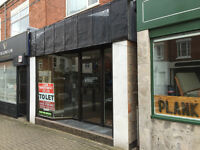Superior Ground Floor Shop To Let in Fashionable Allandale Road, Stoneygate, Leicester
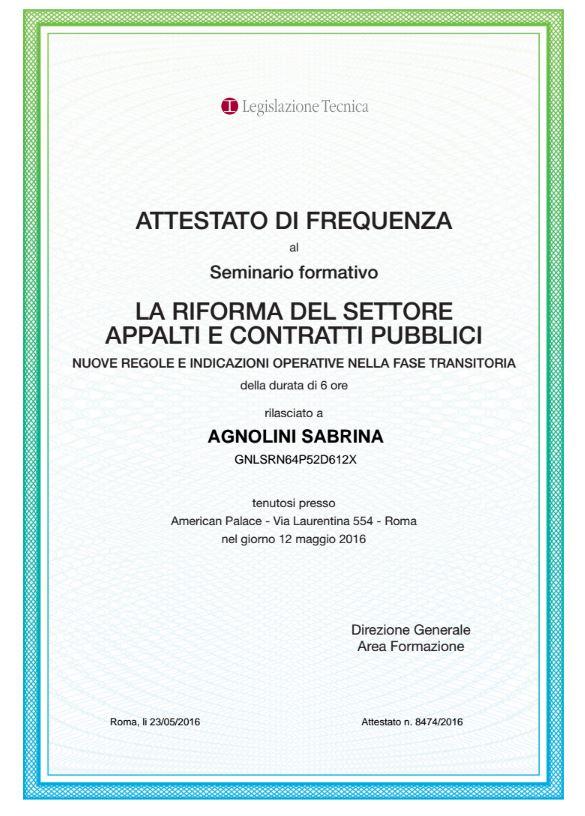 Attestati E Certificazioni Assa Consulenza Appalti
* * *
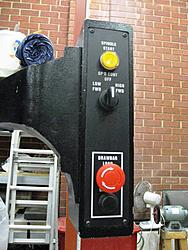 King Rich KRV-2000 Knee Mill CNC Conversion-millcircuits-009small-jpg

— EXERCISE —
Copy word for word the lines of the records above from the one with "Superior Ground Floor" up to and including the one with "Attestati E Certificazioni". Skip the pictures.

— RESPONSE FOR THIS EXERCISE —
Superior Ground Floor Shop To Let in Fashionable Allandale Road, Stoneygate, Leicester
 Attestati E Certificazioni Assa Consulenza Appalti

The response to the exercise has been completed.